Collection entries:
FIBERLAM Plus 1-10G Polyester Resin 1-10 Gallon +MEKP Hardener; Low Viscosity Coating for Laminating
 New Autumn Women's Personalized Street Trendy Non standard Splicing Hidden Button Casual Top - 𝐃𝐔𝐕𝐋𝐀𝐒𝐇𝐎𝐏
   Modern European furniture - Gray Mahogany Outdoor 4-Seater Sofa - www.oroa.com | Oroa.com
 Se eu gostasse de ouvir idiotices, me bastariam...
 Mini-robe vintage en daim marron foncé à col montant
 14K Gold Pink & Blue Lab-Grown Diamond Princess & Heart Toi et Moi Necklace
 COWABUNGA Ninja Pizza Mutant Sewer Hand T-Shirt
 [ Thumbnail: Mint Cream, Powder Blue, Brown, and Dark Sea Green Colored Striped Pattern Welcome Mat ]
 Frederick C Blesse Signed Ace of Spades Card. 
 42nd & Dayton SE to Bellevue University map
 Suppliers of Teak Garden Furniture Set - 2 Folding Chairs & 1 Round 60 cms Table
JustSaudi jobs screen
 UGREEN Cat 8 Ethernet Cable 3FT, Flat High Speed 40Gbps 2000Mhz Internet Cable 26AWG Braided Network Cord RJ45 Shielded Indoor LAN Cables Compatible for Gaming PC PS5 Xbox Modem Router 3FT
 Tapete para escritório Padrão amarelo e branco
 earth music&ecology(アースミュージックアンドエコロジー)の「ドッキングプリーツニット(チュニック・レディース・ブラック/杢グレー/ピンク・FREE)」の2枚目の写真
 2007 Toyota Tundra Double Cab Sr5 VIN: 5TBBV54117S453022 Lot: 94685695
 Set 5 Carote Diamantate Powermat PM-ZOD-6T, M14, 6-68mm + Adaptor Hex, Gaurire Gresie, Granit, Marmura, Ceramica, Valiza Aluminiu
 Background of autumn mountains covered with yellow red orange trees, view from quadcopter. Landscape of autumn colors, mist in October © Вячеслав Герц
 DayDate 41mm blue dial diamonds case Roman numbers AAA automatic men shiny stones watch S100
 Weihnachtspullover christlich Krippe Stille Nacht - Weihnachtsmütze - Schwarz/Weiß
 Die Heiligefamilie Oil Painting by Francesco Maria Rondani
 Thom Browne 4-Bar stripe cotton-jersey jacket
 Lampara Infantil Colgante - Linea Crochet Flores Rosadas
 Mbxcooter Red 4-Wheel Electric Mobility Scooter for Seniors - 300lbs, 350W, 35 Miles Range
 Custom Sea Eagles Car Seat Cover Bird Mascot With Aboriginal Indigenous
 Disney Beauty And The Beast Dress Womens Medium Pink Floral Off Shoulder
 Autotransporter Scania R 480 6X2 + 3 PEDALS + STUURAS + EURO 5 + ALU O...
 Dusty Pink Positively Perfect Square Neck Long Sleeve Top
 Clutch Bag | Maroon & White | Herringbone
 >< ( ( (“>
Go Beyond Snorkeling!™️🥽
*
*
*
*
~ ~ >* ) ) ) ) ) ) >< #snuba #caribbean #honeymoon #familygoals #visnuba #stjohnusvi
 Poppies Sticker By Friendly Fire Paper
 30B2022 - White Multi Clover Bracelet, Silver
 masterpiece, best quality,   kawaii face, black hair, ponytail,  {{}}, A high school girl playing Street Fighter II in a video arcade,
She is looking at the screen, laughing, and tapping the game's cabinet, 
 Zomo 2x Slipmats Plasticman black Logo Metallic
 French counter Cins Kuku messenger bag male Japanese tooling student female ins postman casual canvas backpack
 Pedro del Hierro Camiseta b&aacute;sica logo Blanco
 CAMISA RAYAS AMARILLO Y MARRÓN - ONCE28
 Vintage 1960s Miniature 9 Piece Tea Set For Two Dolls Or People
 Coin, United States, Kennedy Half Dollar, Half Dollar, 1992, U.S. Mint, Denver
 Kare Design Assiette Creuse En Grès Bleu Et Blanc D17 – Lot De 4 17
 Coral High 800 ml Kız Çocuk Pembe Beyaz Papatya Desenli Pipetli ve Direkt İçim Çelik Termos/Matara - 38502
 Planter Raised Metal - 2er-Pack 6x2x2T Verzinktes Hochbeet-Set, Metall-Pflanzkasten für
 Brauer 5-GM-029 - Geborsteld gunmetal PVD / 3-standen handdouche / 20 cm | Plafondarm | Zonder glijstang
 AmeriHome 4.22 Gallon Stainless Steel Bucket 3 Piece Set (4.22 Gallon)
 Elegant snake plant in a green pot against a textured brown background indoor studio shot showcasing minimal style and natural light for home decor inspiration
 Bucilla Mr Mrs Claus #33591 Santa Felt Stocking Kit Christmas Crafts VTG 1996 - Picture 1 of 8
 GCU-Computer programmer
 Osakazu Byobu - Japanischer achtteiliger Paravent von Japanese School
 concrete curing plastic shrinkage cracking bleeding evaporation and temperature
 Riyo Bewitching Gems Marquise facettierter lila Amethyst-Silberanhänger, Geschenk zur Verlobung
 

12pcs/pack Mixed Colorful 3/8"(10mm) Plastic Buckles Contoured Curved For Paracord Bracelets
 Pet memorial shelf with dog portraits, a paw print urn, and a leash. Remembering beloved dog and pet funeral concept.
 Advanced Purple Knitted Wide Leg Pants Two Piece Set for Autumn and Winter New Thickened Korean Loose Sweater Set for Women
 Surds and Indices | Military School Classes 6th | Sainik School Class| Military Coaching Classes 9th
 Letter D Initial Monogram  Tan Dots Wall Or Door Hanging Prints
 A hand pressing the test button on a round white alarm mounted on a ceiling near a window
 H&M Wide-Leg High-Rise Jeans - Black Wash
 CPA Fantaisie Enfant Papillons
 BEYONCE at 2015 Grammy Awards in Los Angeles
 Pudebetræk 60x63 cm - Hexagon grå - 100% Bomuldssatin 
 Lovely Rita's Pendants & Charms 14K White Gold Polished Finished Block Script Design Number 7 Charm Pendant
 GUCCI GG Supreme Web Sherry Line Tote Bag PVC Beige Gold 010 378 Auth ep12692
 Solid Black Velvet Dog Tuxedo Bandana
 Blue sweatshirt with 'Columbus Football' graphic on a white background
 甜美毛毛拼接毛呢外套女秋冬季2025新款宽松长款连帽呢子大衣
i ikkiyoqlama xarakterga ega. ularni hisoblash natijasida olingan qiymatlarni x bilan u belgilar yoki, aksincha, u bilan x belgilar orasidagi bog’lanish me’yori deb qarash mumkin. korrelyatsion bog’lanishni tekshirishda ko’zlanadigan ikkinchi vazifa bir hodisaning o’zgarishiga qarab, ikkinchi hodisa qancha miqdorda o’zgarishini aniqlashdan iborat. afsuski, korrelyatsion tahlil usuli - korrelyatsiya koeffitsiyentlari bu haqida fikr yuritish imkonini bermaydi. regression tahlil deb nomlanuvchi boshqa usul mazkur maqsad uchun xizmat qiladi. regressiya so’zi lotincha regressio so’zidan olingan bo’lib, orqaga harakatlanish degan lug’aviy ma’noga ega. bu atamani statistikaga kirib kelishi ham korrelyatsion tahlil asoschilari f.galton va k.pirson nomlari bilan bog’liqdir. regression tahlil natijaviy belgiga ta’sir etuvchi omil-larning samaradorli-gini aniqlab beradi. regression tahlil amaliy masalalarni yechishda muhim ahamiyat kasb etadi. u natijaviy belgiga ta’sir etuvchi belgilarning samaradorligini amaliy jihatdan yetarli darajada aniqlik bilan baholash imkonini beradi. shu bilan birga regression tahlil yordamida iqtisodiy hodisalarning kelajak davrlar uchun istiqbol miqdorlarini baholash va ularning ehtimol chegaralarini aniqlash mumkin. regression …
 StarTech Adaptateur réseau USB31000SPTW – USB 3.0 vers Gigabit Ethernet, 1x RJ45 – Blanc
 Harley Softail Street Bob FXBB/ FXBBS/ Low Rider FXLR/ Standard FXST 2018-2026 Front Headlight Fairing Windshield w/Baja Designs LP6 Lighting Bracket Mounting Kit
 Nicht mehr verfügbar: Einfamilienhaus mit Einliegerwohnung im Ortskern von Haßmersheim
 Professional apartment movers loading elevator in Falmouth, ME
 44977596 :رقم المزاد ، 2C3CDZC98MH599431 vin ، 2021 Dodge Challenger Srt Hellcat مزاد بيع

* **ABOUT THIS TASK**
Each line that contains the string "Mint" should be copied from the data above.

* **YOUR RESPONSE**
 [ Thumbnail: Mint Cream, Powder Blue, Brown, and Dark Sea Green Colored Striped Pattern Welcome Mat ]
 Coin, United States, Kennedy Half Dollar, Half Dollar, 1992, U.S. Mint, Denver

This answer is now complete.